Es un típico razonamiento de los antivacunas. Llenan sus libros con gráficas que pretenden demostrar que las vacunas no sirven para nada y que las enfermedades infecciosas estaban bajando ellas solitas (la polio, en realidad, estaba aumentando, y el sarampión, ver pág. 180, llevaba décadas estacionado; pero los antivacunas suelen encontrar la manera de maquillar sus gráficas o de dar absurdas explicaciones, como se verá más abajo). El error de los antivacunas es el mismo que el del amigo de Marcelo: suponer que, sin ganar las oposiciones a notario, su sueldo hubiera seguido aumentando a la misma velocidad y habría alcanzado la misma cifra. En realidad su sueldo probablemente hubiera aumentado un poco, aunque solo sea por la antigüedad en la empresa, pero lentamente y sin llegar ni mucho menos a lo que gana un notario. Del mismo modo, nada permite afirmar que, sin vacunas, las enfermedades que disminuyeron a principios del siglo XX por diversos factores hubieran seguido disminuyendo hasta desaparecer.

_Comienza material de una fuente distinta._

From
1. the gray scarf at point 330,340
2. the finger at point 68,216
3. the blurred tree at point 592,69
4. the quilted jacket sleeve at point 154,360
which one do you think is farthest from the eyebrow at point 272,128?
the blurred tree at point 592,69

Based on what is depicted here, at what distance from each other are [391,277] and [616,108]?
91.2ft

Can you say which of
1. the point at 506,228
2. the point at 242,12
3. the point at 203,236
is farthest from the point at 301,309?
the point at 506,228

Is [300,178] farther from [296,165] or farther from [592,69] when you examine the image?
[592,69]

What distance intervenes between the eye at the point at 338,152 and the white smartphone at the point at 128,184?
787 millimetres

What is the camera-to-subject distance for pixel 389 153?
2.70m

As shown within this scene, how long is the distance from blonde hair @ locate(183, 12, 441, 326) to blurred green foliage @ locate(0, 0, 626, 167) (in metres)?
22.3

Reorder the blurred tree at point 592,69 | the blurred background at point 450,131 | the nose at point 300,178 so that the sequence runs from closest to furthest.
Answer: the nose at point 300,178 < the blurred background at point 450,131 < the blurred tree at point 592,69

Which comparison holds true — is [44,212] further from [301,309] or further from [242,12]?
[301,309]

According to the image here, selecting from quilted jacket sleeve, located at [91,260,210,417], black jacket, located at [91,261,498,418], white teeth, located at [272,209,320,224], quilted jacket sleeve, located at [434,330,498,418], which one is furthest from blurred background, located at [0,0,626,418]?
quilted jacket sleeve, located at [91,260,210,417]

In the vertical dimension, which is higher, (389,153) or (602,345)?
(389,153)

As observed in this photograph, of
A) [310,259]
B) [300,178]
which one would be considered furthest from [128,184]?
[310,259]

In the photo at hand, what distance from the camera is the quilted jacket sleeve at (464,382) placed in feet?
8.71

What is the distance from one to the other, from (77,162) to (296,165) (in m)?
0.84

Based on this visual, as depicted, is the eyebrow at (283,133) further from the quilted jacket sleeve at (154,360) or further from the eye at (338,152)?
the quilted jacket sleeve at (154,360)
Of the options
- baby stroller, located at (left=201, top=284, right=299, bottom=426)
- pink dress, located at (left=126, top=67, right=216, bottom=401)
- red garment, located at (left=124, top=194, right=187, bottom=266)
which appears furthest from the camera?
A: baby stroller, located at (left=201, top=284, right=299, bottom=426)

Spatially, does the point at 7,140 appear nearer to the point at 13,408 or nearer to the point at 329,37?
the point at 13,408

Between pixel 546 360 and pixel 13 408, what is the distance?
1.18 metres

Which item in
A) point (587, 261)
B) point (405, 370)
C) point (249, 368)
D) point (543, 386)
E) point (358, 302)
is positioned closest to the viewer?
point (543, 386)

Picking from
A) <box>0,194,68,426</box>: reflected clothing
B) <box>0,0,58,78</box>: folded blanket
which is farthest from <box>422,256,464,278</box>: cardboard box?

En realidad, la gráfica histórica no prueba la eficacia ni la ineficacia de la vacuna, porque no existe un grupo control. Sabemos cuántos enfermos hubo en 1950, antes de la vacuna, y cuántos hubo en 1980, cuando la vacuna era ya de uso general, pero no sabemos cuántos enfermos habría habido en 1980 si no hubiéramos usado la vacuna. Podemos imaginarlo, podemos suponerlo, pero no podemos saberlo. En algunos casos, nuestras suposiciones pueden ser bastante acertadas; por ejemplo, sabemos que durante décadas prácticamente todos los niños pasaban en un momento u otro el sarampión, tanto ricos como pobres, tanto bien alimentados como desnutridos (la riqueza y la buena alimentación disminuían las probabilidades de morir de sarampión, pero no de pasar el sarampión). Por tanto, si vemos que se empieza a usar la vacuna y el sarampión disminuye hasta casi desaparecer, es bastante razonable suponer que la vacuna ha tenido parte importante en ese cambio. Pero en otras enfermedades no está tan claro; la difteria, la meningitis meningocócica, nunca han afectado a todos los niños, y unos años había más y otros años había menos, y es muy difícil saber exactamente cuál ha sido el papel de la vacuna en su disminución.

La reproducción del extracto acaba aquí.